El proyecto que encendió la disputa
En el centro del conflicto está la iniciativa de la diputada oficialista Marta Esquivel, del Partido Pueblo Soberano (PPSO), quien presentó un proyecto de ley para trasladar a la Asamblea Legislativa la elección del fiscal general de la República, una atribución que hoy corresponde a la Corte Plena. La propuesta, tramitada bajo el expediente 25.634, denominado “Ley de Fortalecimiento de la Transparencia y el Control Democrático del Ministerio Público”, plantea reformar el artículo 23 de la Ley Orgánica del Poder Judicial y añadir un artículo 23 bis.

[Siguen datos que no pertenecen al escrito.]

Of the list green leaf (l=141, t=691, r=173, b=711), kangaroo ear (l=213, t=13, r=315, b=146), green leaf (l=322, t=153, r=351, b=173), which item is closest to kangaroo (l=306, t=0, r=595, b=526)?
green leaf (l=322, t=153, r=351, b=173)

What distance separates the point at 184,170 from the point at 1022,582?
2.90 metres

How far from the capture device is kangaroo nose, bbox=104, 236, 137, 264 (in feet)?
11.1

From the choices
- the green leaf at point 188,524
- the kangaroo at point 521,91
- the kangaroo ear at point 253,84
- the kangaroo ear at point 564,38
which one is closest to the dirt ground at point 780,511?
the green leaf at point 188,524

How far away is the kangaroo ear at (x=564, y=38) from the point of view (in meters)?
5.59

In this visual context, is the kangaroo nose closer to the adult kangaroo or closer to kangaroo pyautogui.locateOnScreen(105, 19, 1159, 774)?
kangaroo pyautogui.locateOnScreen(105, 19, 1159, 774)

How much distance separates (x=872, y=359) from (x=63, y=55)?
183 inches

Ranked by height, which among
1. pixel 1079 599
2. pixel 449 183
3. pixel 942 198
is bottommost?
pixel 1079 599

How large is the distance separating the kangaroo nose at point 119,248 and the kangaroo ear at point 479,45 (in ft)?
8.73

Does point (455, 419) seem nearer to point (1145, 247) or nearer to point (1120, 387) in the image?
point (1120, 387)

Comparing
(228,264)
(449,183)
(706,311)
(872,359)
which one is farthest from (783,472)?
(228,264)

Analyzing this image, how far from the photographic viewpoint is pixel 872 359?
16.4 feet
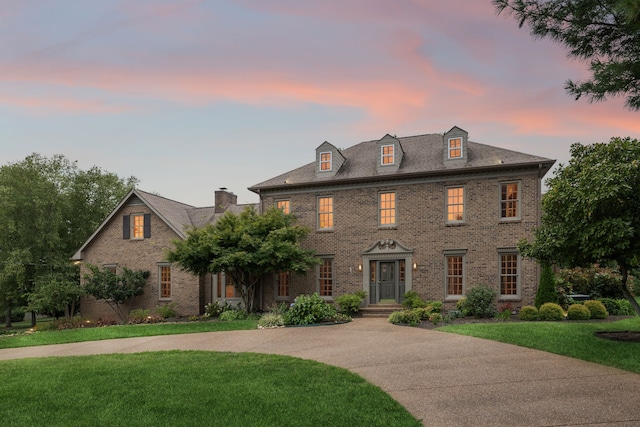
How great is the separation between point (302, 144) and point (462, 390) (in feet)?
76.9

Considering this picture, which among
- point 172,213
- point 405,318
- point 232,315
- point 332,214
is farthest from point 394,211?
point 172,213

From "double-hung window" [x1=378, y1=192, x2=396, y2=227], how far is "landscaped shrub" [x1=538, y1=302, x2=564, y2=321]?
7.09 metres

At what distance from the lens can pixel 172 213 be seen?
2464 cm

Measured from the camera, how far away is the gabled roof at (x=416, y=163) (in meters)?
18.4

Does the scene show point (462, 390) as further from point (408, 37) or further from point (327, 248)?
point (327, 248)

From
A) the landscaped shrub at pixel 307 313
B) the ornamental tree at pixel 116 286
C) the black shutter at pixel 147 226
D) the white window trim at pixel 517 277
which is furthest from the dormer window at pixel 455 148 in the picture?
the ornamental tree at pixel 116 286

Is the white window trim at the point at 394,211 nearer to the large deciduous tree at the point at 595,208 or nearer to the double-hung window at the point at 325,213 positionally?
the double-hung window at the point at 325,213

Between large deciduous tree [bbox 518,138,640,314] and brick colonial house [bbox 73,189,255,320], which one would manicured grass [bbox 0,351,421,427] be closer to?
large deciduous tree [bbox 518,138,640,314]

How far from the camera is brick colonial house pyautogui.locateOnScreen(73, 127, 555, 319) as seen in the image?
724 inches

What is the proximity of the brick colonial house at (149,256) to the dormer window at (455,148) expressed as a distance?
42.2 ft

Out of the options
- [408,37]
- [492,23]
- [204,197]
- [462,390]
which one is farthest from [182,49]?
[204,197]

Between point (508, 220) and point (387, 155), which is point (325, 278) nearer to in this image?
point (387, 155)

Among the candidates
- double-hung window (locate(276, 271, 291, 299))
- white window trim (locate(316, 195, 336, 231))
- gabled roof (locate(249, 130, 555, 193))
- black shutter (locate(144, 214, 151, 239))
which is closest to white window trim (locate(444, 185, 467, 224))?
gabled roof (locate(249, 130, 555, 193))

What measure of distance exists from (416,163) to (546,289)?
7.63 m
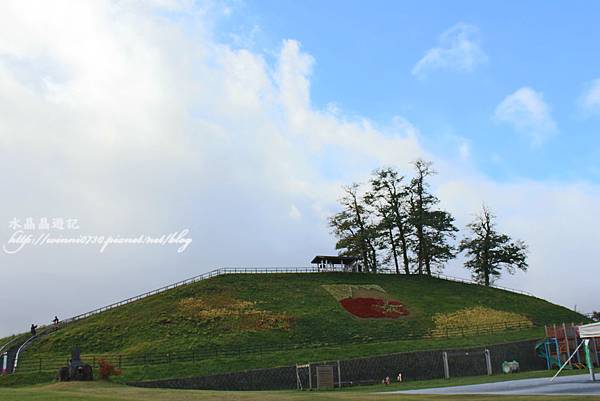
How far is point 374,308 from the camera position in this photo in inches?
2517

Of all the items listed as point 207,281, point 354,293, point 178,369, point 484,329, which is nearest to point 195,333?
point 178,369

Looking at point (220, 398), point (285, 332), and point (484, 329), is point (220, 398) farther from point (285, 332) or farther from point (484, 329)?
point (484, 329)

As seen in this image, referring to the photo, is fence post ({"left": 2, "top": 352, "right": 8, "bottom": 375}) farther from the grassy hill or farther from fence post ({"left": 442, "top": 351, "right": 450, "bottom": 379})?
fence post ({"left": 442, "top": 351, "right": 450, "bottom": 379})

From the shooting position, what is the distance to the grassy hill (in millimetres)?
48469

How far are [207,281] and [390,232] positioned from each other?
98.7 feet

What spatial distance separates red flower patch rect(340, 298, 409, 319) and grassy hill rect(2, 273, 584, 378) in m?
0.61

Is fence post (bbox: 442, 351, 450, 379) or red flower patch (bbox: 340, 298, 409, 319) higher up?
red flower patch (bbox: 340, 298, 409, 319)

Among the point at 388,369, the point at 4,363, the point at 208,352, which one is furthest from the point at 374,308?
the point at 4,363

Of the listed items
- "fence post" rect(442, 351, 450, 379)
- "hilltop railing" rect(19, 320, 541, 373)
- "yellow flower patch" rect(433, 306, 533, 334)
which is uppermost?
"yellow flower patch" rect(433, 306, 533, 334)

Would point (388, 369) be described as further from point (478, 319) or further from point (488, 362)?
point (478, 319)

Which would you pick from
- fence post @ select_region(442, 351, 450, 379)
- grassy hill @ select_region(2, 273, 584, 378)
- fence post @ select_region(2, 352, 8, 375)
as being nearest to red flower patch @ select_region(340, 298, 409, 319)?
grassy hill @ select_region(2, 273, 584, 378)

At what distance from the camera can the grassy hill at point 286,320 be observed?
48.5 metres

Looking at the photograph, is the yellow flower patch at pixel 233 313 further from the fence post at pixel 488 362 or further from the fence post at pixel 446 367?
the fence post at pixel 488 362

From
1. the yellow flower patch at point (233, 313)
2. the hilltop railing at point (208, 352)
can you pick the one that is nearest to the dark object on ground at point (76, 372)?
the hilltop railing at point (208, 352)
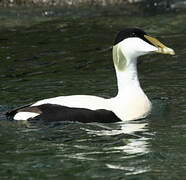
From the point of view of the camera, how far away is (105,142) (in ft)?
34.3

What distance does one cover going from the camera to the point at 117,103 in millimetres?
11492

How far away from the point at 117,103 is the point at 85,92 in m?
1.92

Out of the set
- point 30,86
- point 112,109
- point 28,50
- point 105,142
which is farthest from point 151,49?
point 28,50

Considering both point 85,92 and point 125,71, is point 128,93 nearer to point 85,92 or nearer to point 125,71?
point 125,71

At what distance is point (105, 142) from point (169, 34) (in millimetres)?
8584

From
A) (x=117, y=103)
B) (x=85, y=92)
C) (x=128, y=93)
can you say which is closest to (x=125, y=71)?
(x=128, y=93)

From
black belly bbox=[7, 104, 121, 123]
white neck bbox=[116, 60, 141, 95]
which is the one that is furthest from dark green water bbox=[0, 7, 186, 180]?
white neck bbox=[116, 60, 141, 95]

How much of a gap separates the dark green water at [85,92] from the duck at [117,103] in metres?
0.12

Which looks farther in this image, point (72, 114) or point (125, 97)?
point (125, 97)

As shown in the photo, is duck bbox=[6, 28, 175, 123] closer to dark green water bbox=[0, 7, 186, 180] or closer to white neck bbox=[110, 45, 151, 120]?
white neck bbox=[110, 45, 151, 120]

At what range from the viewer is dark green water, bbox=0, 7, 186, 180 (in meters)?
9.45

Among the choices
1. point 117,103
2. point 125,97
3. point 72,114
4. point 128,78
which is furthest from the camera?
point 128,78

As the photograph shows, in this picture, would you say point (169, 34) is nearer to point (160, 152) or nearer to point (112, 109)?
point (112, 109)

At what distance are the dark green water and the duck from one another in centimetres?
12
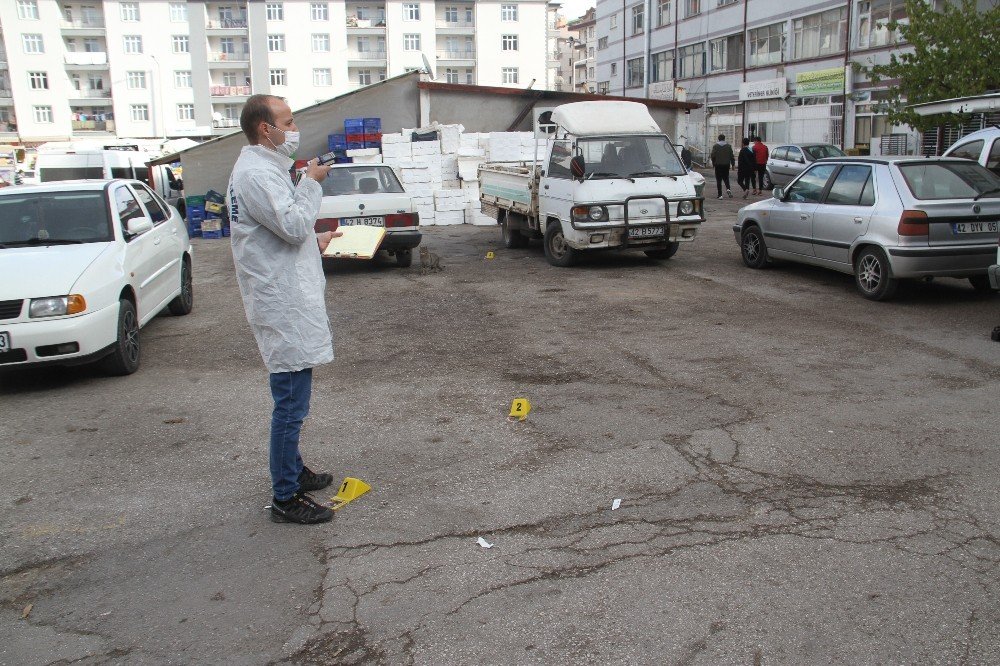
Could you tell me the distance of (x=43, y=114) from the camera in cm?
6838

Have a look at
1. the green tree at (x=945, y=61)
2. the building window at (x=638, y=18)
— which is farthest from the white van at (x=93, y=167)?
the building window at (x=638, y=18)

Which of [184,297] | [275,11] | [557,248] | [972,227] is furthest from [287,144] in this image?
[275,11]

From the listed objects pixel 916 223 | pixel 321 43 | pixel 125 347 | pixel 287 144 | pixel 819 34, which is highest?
pixel 321 43

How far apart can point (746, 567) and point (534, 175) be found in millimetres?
10224

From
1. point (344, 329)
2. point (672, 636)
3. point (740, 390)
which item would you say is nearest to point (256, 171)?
point (672, 636)

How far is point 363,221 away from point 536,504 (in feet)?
27.7

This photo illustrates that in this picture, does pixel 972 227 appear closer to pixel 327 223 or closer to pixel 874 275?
pixel 874 275

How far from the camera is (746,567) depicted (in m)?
3.51

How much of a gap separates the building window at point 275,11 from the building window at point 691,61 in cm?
3591

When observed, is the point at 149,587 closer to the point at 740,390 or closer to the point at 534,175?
the point at 740,390

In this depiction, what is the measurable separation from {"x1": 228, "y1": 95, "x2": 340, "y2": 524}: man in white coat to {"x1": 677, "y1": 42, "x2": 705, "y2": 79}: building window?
4807cm

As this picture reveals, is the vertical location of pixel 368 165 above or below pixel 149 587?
above

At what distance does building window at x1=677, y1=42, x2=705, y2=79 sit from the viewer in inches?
1885

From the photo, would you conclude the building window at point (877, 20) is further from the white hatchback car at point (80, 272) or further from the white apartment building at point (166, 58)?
the white apartment building at point (166, 58)
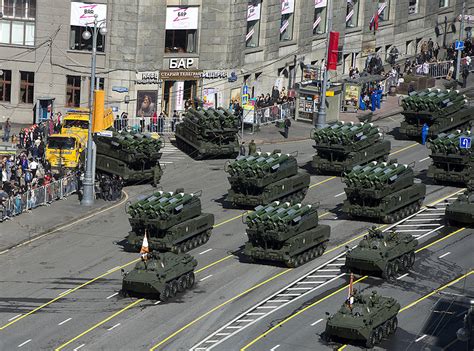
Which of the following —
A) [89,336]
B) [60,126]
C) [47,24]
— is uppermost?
[47,24]

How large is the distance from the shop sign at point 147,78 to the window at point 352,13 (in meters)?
26.6

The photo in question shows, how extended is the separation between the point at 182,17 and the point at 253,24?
8.64 metres

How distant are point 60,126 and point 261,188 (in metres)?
20.6

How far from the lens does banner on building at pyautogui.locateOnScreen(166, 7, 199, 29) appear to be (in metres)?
111

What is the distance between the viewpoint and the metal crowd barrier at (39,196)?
86250 millimetres

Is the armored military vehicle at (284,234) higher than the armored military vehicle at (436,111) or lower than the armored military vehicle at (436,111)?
lower

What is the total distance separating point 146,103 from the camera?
110750 millimetres

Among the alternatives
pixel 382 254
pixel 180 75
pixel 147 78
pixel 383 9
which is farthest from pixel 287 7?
pixel 382 254

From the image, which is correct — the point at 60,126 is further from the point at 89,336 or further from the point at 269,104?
the point at 89,336

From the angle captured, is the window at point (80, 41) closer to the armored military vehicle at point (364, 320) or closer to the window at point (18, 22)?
the window at point (18, 22)

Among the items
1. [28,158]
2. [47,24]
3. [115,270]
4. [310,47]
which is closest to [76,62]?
[47,24]

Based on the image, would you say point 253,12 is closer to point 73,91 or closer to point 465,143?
point 73,91

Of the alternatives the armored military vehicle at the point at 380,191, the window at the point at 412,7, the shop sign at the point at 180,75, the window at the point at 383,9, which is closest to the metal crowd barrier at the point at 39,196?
the armored military vehicle at the point at 380,191

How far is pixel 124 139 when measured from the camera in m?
92.2
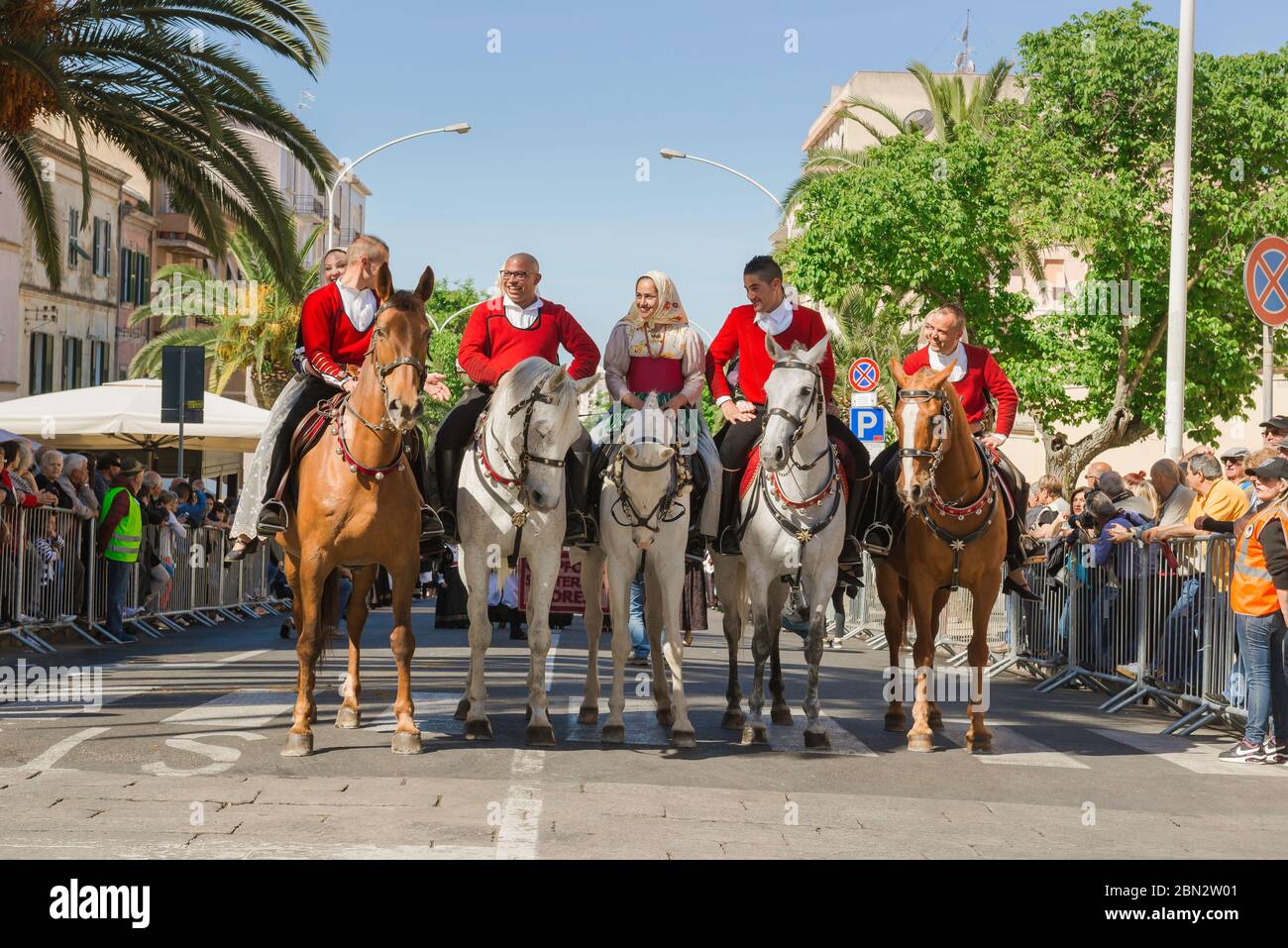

Esquivel defiende que el cambio busca dotar al Ministerio Público de mayor rendición de cuentas mediante un concurso público con reglas claras y mecanismos efectivos de supervisión.
La respuesta de la Corte Plena
Este lunes 10 de agosto, la Corte Plena aprobó un informe que recomienda rechazar por completo la iniciativa, al considerar que incide gravemente en el funcionamiento del Poder Judicial y representaría una intromisión política en la persecución de delitos. El dictamen, expuesto por la magistrada Patricia Solano, advierte que si la continuidad del fiscal depende de los legisladores, se generaría un conflicto de interés capaz de desincentivar la persecución penal contra figuras políticas o incentivar la persecución selectiva de opositores.
La magistrada Patricia Vargas fue aún más lejos: calificó la iniciativa como “peligrosa desde la democracia misma” y advirtió que socava y debilita la función del cargo de fiscal general.
El respaldo al informe fue amplio: se aprobó con 15 votos a favor y seis abstenciones, correspondientes a los integrantes de la Sala Constitucional. Como consecuencia práctica, la decisión implica que el proyecto necesitará 38 votos en el plenario legislativo para su eventual aprobación, un umbral de mayoría calificada muy superior al que hoy reúne la bancada oficialista.
“No nos va a detener”
Pese al criterio de la Corte, Esquivel insistió en que el trámite legislativo seguirá su curso, argumentando que es preferible que la elección quede en manos de los diputados y no de “22 magistrados”. Organizaciones como la Asociación Costarricense de la Judicatura ya habían advertido semanas antes que el proyecto trasladaría un proceso que debería fundamentarse en criterios técnicos e idoneidad hacia un escenario de naturaleza política.
Vale mencionar que Esquivel enfrenta actualmente una investigación de la Fiscalía Adjunta de Probidad, Transparencia y Anticorrupción, vinculada a su gestión al frente de la Caja Costarricense de Seguro Social, un dato que alimenta el debate público sobre el momento y la motivación de la propuesta.